CCS2022

Strengthening Order Preserving Encryption with Differential Privacy

Amrita Roy Chowdhury, Bolin Ding, Somesh Jha, Weiran Liu, Jingren Zhou

被引用 9 次

摘要

Ciphertexts of an order-preserving encryption (OPE) scheme preserve the order of their corresponding plaintexts. However, OPEs are vulnerable to inference attacks that exploit this preserved order. Differential privacy (DP) has become the de-facto standard for data privacy.
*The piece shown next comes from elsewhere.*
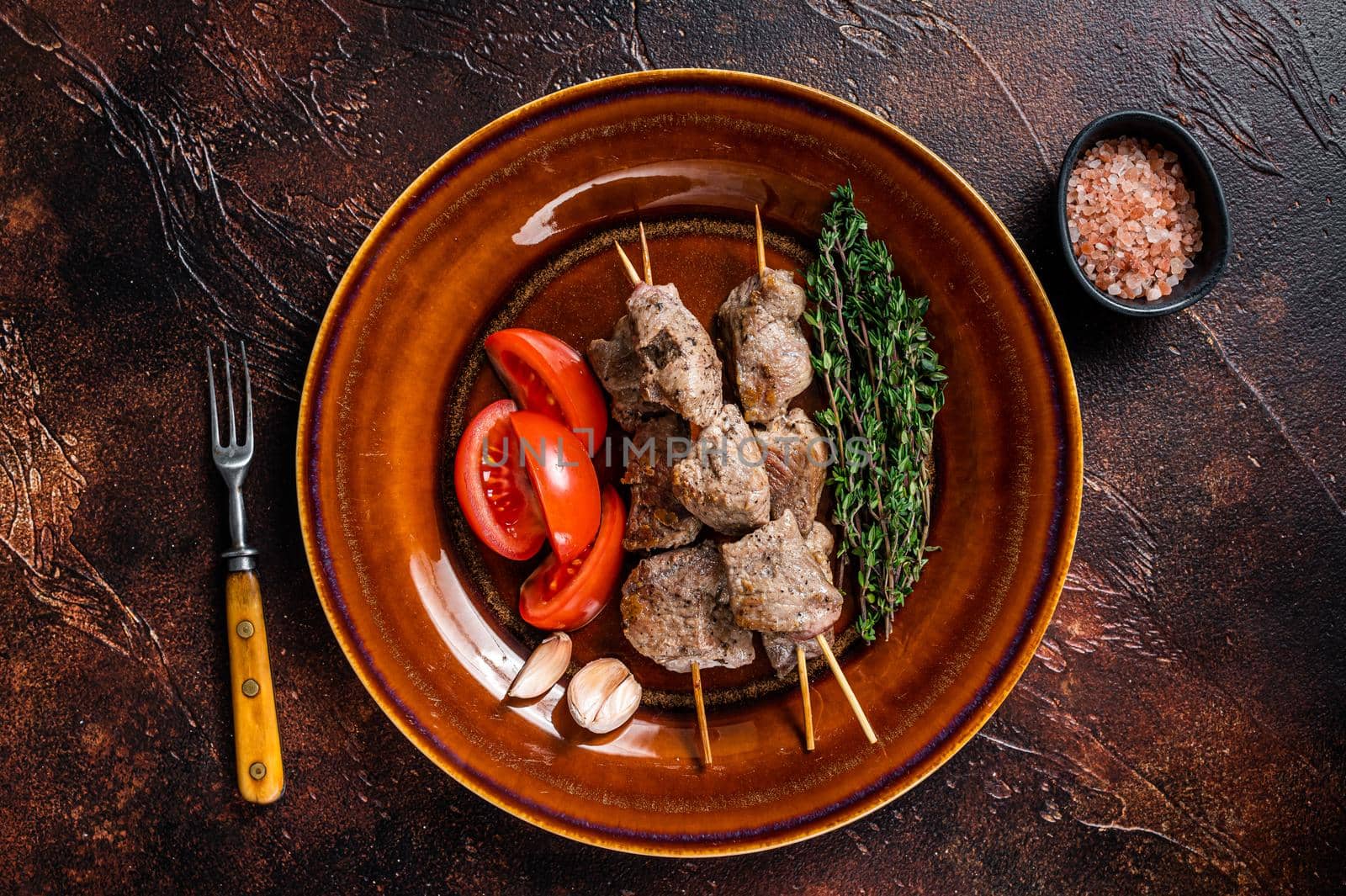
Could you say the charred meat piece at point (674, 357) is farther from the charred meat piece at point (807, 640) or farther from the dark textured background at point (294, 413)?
the dark textured background at point (294, 413)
One of the most attractive properties of DP is that any post-processing computation, such as inference attacks, performed on the noisy output of a DP algorithm does not degrade its privacy guarantee. In this work, we propose a novel differentially private order preserving encryption scheme, OP ε. Under OP ε, the leakage of order from the ciphertexts is differentially private. Consequently, in the least, OP ε ensures a formal guarantee (a relaxed DP guarantee) even in the face of inference attacks. To the best of our knowledge, this is the first work to combine DP with a OPE. OP ε is based on a novel differentially private order preserving encoding scheme, OPεc, that can be of independent interest in the local DP setting. We demonstrate OP ε's utility in answering range queries via empirical evaluation on four real-world datasets. For instance, OP ε misses only around 4 in every 10K correct records on average for a dataset of size 732K with an attribute of domain size 18K and ε= 1.